Marion Gruber, director of the FDA’s Office of Vaccines Research and Review; and her deputy director, Phil Krause, said they plan to leave the agency in October and November respectively after failing to reach an agreement with the White House on its booster strategy.
“Careful and public scrutiny of the evolving data will be needed to assure that decisions about boosting are informed by reliable science more than by politics,” Gruber and Krause, joined by several other health experts, wrote in The Lancet on Monday.
The experts suggested there is no evidence to support booster shots and warned that Biden administration officials were primarily relying on “confounding and selective reporting” to justify booster shots.
“Widespread boosting should be undertaken only if there is clear evidence that it is appropriate,” the authors wrote, arguing that vaccines should be allocated to unvaccinated populations instead.
Jeff Zients, a member of Biden’s coronavirus team, defended the booster timeline, claiming it is widely supported “by the nation’s leading public health officials.”

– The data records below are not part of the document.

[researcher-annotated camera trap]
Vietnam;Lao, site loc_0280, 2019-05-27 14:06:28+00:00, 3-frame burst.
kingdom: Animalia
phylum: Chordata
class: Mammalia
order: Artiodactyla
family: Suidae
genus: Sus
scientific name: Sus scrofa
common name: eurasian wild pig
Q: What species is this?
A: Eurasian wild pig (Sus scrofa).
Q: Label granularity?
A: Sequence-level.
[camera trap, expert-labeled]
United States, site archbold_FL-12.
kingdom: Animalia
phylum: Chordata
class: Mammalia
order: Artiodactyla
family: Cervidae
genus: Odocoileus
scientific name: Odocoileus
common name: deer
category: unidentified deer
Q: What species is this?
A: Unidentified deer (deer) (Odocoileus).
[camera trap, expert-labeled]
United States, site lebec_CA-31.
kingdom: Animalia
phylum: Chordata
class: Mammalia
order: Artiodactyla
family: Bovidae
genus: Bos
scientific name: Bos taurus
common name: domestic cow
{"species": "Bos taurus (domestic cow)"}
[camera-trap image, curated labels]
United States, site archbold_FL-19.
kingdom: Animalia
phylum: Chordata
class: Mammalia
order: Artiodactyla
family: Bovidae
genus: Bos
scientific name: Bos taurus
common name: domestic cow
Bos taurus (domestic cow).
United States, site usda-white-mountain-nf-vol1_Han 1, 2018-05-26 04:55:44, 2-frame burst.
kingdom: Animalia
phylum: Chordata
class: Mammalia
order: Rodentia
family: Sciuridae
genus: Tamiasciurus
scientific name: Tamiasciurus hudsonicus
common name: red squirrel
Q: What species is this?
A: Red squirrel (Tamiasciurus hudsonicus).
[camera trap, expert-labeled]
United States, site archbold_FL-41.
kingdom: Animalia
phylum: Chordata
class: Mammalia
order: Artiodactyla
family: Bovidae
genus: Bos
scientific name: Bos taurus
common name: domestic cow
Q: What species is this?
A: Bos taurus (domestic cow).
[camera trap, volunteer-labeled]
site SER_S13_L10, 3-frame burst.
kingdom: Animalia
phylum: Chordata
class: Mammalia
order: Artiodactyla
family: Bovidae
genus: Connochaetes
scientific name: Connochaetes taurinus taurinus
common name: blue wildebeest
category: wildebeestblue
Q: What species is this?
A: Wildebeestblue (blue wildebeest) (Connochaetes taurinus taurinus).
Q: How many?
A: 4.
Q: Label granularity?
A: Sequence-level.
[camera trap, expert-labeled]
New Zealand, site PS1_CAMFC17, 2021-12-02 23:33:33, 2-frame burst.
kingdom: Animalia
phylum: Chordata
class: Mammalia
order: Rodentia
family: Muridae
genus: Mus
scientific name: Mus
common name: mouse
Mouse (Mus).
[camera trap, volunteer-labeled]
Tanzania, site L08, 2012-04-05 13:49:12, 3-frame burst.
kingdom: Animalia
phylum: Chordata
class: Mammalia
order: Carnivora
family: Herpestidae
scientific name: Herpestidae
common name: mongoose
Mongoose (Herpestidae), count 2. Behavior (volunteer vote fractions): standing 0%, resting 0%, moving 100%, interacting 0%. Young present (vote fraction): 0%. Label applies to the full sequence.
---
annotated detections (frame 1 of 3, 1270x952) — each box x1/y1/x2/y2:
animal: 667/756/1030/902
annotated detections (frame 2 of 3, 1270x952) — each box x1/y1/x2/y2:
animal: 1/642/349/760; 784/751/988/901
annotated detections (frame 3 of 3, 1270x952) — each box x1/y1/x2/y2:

“It is in their clinical judgment that it’s time to prepare Americans for a booster shot. We announced our approach to stay ahead of the virus and to be transparent on latest data,” he said in a statement.
FDA employees familiar with Gruber’s and Krause’s decisions to step down said Biden’s booster strategy has triggered a “mutiny” in the agency from employees who agree that Biden is jumping the gun.
“[This is] the administration’s booster plan; it wasn’t the FDA’s booster plan,” said Paul Offit, a University of Pennsylvania infectious disease expert who sits on FDA’s vaccine advisory committee. “The administration has kind of backed themselves up against the wall a little bit here.”